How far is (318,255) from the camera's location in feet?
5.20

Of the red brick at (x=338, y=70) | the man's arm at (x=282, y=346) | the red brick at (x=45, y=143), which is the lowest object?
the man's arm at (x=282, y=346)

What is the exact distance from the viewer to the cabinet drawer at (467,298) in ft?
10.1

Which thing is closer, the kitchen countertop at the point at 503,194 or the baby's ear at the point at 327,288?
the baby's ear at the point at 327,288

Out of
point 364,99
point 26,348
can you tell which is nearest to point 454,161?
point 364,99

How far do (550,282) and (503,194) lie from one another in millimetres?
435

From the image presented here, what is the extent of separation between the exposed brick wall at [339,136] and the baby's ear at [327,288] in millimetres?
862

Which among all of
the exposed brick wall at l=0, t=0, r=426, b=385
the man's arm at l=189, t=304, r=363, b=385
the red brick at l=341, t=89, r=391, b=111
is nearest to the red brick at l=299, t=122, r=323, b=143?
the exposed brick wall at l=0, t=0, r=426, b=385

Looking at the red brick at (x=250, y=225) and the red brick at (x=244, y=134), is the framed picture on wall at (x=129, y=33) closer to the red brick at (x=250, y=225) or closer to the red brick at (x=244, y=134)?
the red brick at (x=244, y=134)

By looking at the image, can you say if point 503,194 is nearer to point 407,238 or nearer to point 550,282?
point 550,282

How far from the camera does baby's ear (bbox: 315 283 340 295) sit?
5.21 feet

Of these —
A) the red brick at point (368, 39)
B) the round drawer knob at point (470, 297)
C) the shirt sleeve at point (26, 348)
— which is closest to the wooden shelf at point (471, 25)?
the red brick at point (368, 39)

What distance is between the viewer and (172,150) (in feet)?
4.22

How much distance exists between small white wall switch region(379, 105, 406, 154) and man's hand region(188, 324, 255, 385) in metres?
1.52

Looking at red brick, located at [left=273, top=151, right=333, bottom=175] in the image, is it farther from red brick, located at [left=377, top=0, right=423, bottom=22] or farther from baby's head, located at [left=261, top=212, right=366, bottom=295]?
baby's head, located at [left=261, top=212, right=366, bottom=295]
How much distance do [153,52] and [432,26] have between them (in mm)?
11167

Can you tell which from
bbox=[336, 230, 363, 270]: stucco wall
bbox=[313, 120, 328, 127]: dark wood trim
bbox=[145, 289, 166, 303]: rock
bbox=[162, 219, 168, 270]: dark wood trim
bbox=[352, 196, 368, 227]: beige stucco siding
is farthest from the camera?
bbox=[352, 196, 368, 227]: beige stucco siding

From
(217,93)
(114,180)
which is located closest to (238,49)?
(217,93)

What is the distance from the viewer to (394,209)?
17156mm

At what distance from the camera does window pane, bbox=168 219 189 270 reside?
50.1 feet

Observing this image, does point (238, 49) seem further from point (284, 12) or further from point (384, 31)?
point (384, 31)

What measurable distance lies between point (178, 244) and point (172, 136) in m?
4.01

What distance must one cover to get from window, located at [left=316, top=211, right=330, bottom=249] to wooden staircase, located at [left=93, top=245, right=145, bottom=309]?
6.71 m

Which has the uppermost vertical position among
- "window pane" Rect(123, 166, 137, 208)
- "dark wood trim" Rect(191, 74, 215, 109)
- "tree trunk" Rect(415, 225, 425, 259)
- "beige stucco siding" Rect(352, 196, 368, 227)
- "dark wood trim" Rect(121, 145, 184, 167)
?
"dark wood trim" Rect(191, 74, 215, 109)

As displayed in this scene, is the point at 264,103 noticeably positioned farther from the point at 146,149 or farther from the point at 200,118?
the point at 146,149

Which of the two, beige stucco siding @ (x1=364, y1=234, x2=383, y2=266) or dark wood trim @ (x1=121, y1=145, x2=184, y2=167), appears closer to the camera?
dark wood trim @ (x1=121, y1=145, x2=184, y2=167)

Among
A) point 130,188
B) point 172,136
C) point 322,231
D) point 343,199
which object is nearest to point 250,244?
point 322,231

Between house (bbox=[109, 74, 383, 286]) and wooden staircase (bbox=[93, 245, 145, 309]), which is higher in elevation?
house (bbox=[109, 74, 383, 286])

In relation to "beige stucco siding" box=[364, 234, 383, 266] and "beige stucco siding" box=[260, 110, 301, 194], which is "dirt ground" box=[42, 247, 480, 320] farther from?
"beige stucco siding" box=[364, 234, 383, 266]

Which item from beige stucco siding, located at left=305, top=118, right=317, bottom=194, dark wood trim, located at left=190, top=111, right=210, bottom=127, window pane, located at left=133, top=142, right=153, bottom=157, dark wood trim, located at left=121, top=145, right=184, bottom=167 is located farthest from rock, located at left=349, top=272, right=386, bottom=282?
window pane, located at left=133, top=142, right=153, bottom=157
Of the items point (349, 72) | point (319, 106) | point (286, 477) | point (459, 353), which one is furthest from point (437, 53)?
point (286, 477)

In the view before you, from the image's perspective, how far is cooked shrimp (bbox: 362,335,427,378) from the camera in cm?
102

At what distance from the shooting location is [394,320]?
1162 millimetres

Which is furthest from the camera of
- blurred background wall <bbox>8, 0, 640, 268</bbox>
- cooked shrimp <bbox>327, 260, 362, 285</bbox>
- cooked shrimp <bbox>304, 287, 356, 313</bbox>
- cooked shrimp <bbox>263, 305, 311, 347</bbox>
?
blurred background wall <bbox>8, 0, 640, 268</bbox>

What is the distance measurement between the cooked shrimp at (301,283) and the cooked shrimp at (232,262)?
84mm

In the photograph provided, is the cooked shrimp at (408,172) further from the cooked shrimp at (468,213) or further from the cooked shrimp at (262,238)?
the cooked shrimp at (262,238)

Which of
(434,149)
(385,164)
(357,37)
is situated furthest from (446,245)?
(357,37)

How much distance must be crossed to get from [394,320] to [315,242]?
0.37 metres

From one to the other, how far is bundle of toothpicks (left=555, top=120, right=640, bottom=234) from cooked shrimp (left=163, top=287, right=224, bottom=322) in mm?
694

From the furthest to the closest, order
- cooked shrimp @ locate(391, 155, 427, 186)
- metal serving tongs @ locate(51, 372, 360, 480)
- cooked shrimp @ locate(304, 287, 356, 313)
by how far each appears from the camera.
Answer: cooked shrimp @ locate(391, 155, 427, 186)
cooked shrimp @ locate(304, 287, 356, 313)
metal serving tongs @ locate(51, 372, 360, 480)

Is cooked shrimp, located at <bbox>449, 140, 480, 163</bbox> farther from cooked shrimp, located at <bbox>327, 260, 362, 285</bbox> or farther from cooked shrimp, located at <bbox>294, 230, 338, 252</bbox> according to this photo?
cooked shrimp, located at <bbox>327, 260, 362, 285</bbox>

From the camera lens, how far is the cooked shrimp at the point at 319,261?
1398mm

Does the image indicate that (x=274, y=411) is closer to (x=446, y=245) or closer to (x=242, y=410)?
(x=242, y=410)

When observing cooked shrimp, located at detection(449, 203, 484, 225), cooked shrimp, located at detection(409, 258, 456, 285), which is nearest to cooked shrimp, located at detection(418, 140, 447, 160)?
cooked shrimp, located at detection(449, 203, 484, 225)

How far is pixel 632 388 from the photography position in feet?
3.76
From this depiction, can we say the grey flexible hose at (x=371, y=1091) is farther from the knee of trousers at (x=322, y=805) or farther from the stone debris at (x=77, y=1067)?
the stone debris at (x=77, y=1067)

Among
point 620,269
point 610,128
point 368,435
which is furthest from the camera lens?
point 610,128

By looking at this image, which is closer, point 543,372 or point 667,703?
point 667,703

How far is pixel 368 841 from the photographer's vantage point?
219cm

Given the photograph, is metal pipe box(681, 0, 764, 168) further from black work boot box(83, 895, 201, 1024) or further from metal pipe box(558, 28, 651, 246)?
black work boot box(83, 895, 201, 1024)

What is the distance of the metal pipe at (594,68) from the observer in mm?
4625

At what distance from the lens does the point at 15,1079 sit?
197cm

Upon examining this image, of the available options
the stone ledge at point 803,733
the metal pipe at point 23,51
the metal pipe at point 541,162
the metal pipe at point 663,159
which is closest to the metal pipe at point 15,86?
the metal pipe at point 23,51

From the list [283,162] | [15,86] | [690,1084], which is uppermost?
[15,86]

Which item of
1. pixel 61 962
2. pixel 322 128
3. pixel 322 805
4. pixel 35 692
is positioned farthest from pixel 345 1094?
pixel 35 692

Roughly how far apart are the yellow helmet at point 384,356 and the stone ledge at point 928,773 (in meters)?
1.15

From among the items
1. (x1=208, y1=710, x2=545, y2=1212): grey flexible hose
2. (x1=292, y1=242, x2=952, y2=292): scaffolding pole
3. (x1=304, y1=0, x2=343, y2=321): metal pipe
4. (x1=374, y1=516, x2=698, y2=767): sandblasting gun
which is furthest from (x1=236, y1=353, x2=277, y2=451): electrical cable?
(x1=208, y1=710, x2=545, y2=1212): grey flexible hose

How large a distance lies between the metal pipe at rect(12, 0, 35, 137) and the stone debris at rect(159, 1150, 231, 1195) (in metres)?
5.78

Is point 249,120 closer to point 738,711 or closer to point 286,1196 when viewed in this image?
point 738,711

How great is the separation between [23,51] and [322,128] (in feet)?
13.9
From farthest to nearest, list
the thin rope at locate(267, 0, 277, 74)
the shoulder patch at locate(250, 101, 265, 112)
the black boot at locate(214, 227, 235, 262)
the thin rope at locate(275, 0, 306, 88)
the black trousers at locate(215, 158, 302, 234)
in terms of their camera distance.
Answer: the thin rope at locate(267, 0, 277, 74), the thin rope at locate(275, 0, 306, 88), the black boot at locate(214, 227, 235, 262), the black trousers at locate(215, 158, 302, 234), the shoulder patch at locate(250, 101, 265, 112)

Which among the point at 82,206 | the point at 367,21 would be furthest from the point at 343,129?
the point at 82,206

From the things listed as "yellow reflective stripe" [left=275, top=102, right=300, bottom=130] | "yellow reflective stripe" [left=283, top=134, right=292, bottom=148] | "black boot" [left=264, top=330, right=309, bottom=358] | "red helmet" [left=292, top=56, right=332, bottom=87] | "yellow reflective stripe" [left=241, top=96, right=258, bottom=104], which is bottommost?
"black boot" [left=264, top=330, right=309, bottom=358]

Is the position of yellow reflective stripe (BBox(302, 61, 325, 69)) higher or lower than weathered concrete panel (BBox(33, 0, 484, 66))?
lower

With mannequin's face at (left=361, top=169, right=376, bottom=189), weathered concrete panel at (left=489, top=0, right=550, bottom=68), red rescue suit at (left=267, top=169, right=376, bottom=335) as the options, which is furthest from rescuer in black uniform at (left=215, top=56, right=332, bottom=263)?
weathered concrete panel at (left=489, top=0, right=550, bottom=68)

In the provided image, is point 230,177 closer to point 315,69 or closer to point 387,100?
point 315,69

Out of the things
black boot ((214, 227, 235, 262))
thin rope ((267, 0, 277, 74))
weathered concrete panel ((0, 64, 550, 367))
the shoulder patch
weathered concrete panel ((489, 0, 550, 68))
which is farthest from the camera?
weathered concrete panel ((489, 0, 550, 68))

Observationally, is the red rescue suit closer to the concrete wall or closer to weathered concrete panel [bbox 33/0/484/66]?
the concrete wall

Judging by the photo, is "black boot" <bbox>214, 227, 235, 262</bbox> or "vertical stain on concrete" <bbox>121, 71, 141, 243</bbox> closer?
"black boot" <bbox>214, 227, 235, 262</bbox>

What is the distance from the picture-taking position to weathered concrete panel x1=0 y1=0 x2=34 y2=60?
★ ★ ★ ★ ★
### WRITTEN TASK:
Print the listing word for word, starting at the line that contains "Out of the things" and ending at the last line of the listing, both included.

### EXERCISE SOLUTION:
Out of the things
black boot ((214, 227, 235, 262))
thin rope ((267, 0, 277, 74))
weathered concrete panel ((0, 64, 550, 367))
the shoulder patch
weathered concrete panel ((489, 0, 550, 68))
which is farthest from the camera?
weathered concrete panel ((489, 0, 550, 68))

Observationally, is the red rescue suit closer to the concrete wall or closer to weathered concrete panel [bbox 33/0/484/66]?
the concrete wall

Judging by the photo, is "black boot" <bbox>214, 227, 235, 262</bbox> or "vertical stain on concrete" <bbox>121, 71, 141, 243</bbox> closer?
"black boot" <bbox>214, 227, 235, 262</bbox>

What is the distance from the picture-taking position to weathered concrete panel x1=0 y1=0 x2=34 y2=60?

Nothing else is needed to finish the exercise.